Mr. Budin, age 66, has been a director of the Company since 1987.  Mr.
Budin was a Senior Vice President of Harold C. Brown & Co., Inc. until
his retirement in 1990. Mr. Budin was a stockbroker and had been
employed at Harold C. Brown & Co., Inc. since 1963.

                  Directors Continuing In Office

      Class I - Term to Expire at the 2000 Annual Meeting of
Stockholders

Joseph M. Harary

Mr. Harary, age 38, became Vice President and General Counsel to the
Company in April 1992 and has been a director of the Company since
February 1993.   Mr. Harary has been counsel to the law firm of Solovay
Edlin & Eiseman, New York, New York, since 1992.  Mr. Harary was
associated with the law firm of Howard, Darby & Levin from 1990 to
1992, and with the law firm of Kronish, Lieb, Weiner & Hellman from
1986 to 1990.  Mr. Harary graduated Summa Cum Laude from Columbia
College in 1983 with an A.B. degree in economics, and received a Juris
Doctor degree from Columbia Law School in 1986.  Prior to attending law
school, Mr. Harary was an economist with the Federal Reserve Bank of
New York.

       Class II - Term Expires at the 2001 Annual Meeting of Stockholders

Bernard D. Gold

Dr. Gold, age 67, has been a director of the Company since June 1991.  Dr.
Gold  has been an oral and maxillofacial surgeon in private practice since
1960, and retired from his practice in 1994.  He is also an assistant
professor of oral surgery at Columbia University School of Dental and
Oral Surgery in New York, New York, and retired in 1993 as the director
of oral and maxillofacial surgery at Kings County Hospital Center in
Brooklyn, New York.

    The Board of Directors has an Audit Committee and Executive
Committee, but does not have a nominating or compensation committee. 
The Board of Directors' Executive Committee is composed of Robert L.
Saxe, Joseph M. Harary and Robert M. Budin.  Robert M. Budin and
Bernard D. Gold served on the Audit Committee in 1998.  The Audit
Committee reviews and reports to the Board of Directors with respect to
various auditing and accounting matters, including the nomination of the
Company's independent public accountants, the scope of audit procedures,
general accounting policy matters, and the performance of the Company's
independent public accountants.  During 1998, the Company's Board of
Directors met four times and acted by written consent once, and the
Board's Audit Committee met four times. No incumbent director failed to
attend any meetings of the Board of Directors during 1998. Biographical
information for the Company's executive officers, Robert L. Saxe and
Joseph M. Harary, is provided above.

    The Board of Directors recommends a vote FOR election of the
nominees listed above and it is intended that proxies not marked to the
contrary will be so voted.  Election of such nominees requires the
affirmative vote of the holders of a plurality of the shares of the
Company's Common Stock present, or represented, and entitled to
vote at the Annual Meeting.

                  INDEPENDENT PUBLIC ACCOUNTANTS
                             (Item 2)

    The Board of Directors unanimously recommends a vote FOR
ratification of the selection of the accounting firm of KPMG LLP as
independent auditors of the Company for the fiscal year ending
December 31, 1999. The ratification requires a majority vote of those
shares of Common Stock represented and eligible to vote at the 1999
Annual Meeting of Stockholders.   Representatives of KPMG LLP are
expected to attend the meeting, will have the opportunity to make a
statement should they desire to do so, and are expected to be available to
respond to appropriate questions.

◆ **Source material**
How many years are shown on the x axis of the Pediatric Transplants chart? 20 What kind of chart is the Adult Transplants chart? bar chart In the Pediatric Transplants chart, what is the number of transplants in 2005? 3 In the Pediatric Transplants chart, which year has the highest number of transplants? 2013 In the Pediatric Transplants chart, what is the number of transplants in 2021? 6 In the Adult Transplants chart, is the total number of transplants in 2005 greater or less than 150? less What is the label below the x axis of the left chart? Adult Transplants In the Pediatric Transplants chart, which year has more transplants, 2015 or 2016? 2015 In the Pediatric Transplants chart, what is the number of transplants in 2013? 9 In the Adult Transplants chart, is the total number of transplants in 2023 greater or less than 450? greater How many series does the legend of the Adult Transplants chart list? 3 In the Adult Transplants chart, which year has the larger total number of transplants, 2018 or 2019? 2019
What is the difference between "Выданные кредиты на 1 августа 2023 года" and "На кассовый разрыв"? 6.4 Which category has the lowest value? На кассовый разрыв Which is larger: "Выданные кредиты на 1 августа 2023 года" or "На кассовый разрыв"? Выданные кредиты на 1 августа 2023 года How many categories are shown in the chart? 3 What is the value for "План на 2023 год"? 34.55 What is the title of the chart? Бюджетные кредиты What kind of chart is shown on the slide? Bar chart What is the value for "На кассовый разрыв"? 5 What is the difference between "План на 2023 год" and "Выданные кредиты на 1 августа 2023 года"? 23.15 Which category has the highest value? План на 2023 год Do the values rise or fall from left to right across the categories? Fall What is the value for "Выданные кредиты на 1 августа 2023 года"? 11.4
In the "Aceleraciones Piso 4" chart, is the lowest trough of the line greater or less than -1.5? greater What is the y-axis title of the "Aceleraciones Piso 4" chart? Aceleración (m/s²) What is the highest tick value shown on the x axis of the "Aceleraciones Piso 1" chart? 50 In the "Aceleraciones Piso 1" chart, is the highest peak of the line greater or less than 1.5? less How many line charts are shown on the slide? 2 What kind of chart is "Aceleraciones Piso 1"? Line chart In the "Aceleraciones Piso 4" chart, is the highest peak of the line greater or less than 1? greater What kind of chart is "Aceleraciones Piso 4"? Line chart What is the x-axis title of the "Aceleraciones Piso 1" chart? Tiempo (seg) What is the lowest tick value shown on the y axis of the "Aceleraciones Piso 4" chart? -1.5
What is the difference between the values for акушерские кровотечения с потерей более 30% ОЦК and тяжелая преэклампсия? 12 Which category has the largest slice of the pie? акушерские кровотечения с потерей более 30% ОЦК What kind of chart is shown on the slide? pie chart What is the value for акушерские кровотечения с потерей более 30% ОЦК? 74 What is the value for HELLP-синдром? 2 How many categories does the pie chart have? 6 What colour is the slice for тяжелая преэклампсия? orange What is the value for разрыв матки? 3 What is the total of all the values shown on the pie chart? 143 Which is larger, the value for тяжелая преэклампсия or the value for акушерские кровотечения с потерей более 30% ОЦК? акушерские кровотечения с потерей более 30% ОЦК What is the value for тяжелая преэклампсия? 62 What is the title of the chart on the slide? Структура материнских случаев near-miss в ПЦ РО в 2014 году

◆ **What to work on**
Reproduce the passage of the proxy statement that starts at "Mr. Budin, age" and runs up to and including "Inc. since 1963.", word for word. The listing comes from a separate source, not from the proxy statement.

◆ **Response box**
Mr. Budin, age 66, has been a director of the Company since 1987.  Mr.
Budin was a Senior Vice President of Harold C. Brown & Co., Inc. until
his retirement in 1990. Mr. Budin was a stockbroker and had been
employed at Harold C. Brown & Co., Inc. since 1963.